--- READING TEXT Enclosed Below ---
Words for Rebecca

Here are four new words for Rebecca to use in a poem. The rules are simple: she can use them in any order, in a poem of any length and form, but she must use all four words somewhere in the poem. Can’t wait to see what she does with them.


I hope you’ll drop by to read Rebecca’s effort. In the meantime you can see our earlier poems (and words sets) below. Feel free to use one of the sets of words to make up a poem of your own. We’d love to see it :)



Both Rebecca and I took a little time to come up with poems to our last set of words. So I was determined when she set me new words to get straight onto it. Fortunately the idea for this one came quickly. I think the arrangement of the magnets made me immediately think of measuring lives, and the rest just came.

Walk Pic June 14


Some people measure their lives
by the achievements they’ve made
the people they’ve met
the money they’ve earned.
Some people worry
how they’ll be remembered
and who they’ll be remembered by.
But stop for a moment
and take note
of the breaths you take
the songs you sing
and the loves you love.
Treasure immeasurable.

(Sally Murphy, 2014)
--- End of Enclosed READING TEXT ---
--- PROVIDED DATA Enclosed Below ---
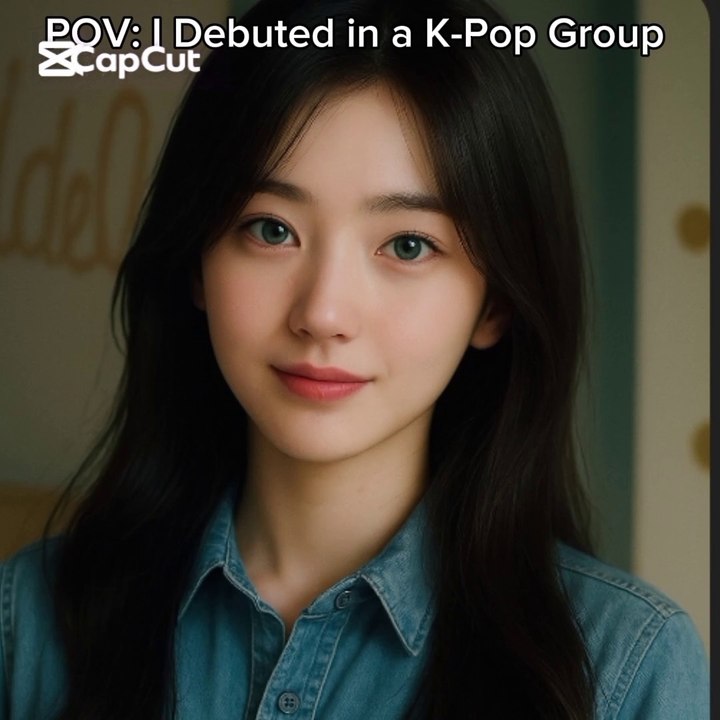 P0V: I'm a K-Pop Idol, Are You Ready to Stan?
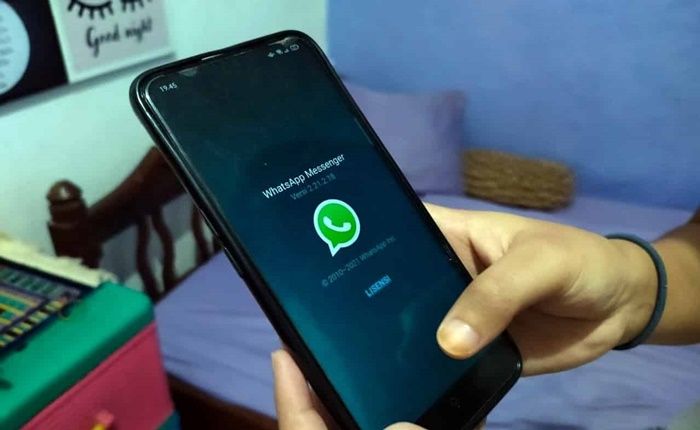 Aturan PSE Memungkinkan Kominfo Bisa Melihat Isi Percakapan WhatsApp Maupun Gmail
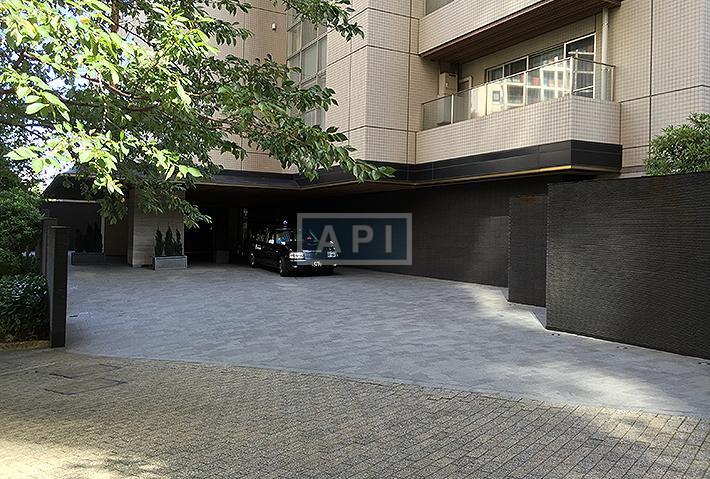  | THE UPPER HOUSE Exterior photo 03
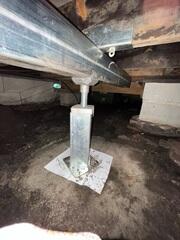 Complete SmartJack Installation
--- End of Enclosed PROVIDED DATA ---
--- PROVIDED DATA Enclosed Below ---
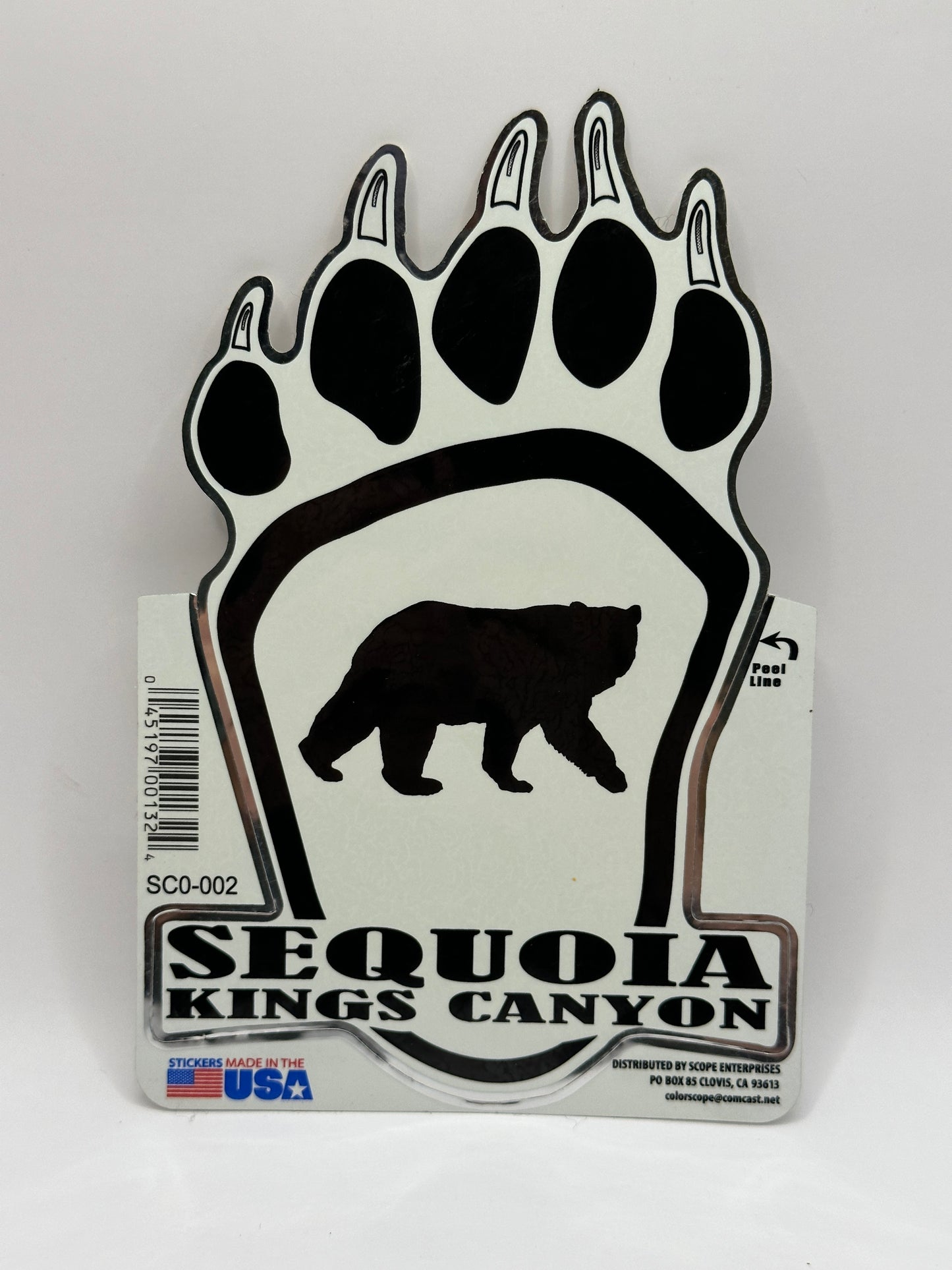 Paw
--- End of Enclosed PROVIDED DATA ---
*EXERCISE 1*
From the Words for Rebecca post, quote the passage between "I hope you’ll" and "money they’ve earned.", inclusive.
*EXERCISE 2*
Answer these questions using the Words for Rebecca post:
(a) How many words must Rebecca use in her poem?
(b) What did the arrangement of the magnets immediately make the writer think of?
(c) What three things does the poem ask the reader to take note of?
The records are drawn from a separate source.

*ANSWER BOX 1*
I hope you’ll drop by to read Rebecca’s effort. In the meantime you can see our earlier poems (and words sets) below. Feel free to use one of the sets of words to make up a poem of your own. We’d love to see it :)



Both Rebecca and I took a little time to come up with poems to our last set of words. So I was determined when she set me new words to get straight onto it. Fortunately the idea for this one came quickly. I think the arrangement of the magnets made me immediately think of measuring lives, and the rest just came.

Walk Pic June 14


Some people measure their lives
by the achievements they’ve made
the people they’ve met
the money they’ve earned.

*ANSWER BOX 2*
(a) Four.
(b) Measuring lives.
(c) The breaths you take, the songs you sing, and the loves you love.